Le fonds Lovenjoul de la Bibliothèque de l'Institut de France conserve, de la main de Nerval, un document extraordinaire, que l'on a appelé quelquefois généalogie fantastique, ou même délirante, et qu'il serait plus juste de qualifier de rêveuse, au sens où, dans le cadre essentiellement intime d’un feuillet destiné à un usage personnel, donc libre de toute censure, la rêverie opère un véritable travail psychique sur soi, en vue de métamorphoser des origines familiales connues comme authentiques, mais vécues comme frappées d’inconsistance. Balzac disait que la vanité était cause de la folie de Nerval, c’est vrai, si vanité signifie vacuité identitaire, expérience existentielle du vide et de l’absence en soi, que la rêverie a pour fonction de somptueusement compenser ici par le trop-plein de filiations illustres.

Ce feuillet, format 21 x 26,3 cm plié en deux, Nerval l’a rempli tête-bêche de sa minuscule écriture, comme si le papier lui était compté. La moitié gauche est constituée de notes et de dates, à valeur symbolique puisque certains chiffres et certaines lettres sont soulignés, concernant la famille Bonaparte et la fin de l’épopée napoléonienne. La moitié droite, au graphisme superbe, dessine l'arbre généalogique de la double ascendance de Nerval, maternelle dans le même sens que la partie gauche, paternelle dans l'autre sens.

Ce document est contemporain de la crise de délire de février-mars 1841. Le 18 février 1841, Gérard de Nerval est admis, pour « méningite », dit le registre des entrées, à la maison de santé de Mme Sainte-Colombe, 6 rue de Picpus. Il en sort un mois plus tard, « complètement guéri », dit encore le registre de sortie.
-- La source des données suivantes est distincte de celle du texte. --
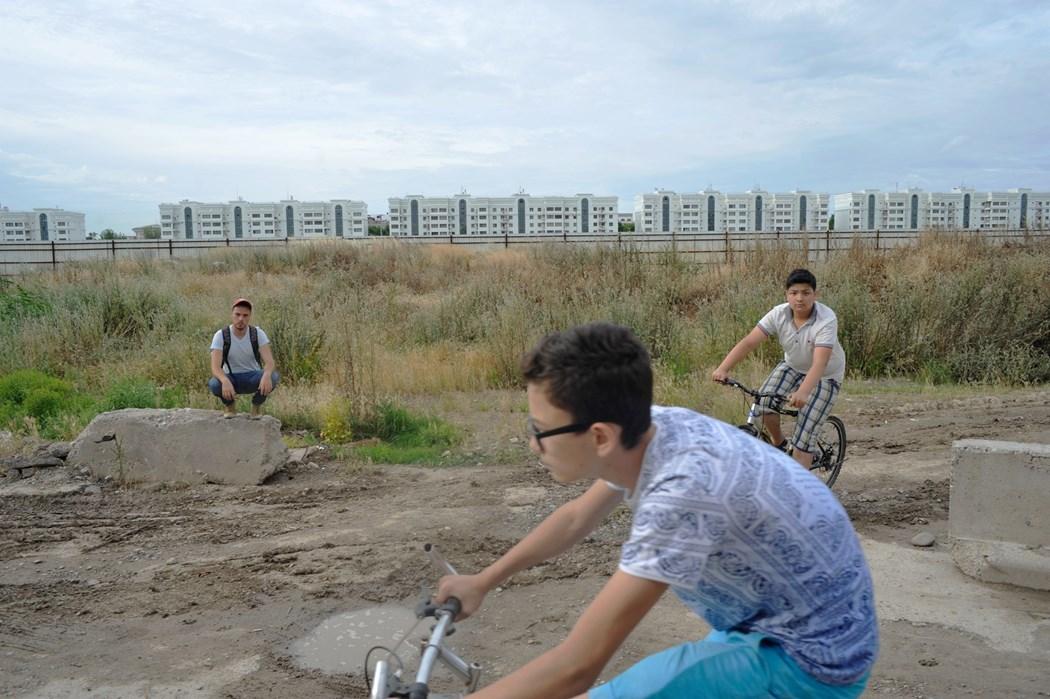 Zdjęcie opustoszałych terenów, gdzie dwóch chłopaków jezdzi na rowerach a trzeci pozuje do zdjęcia kucając na kamieniu.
Le 21 mars, il est pourtant admis chez le docteur Esprit Blanche à Montmartre pour « manie aiguë ». Dans ce laps de temps d'un mois, Nerval adresse à Muffe (sans doute Gautier), une moitié de feuillet sur lequel il a recopié six sonnets composés en état hallucinatoire, premier état des Chimères, et des lettres à ses amis Bocage, Lingay et Weill les priant de venir le voir et si possible de faire révoquer la « lettre de cachet » qui le tient captif rue de Picpus.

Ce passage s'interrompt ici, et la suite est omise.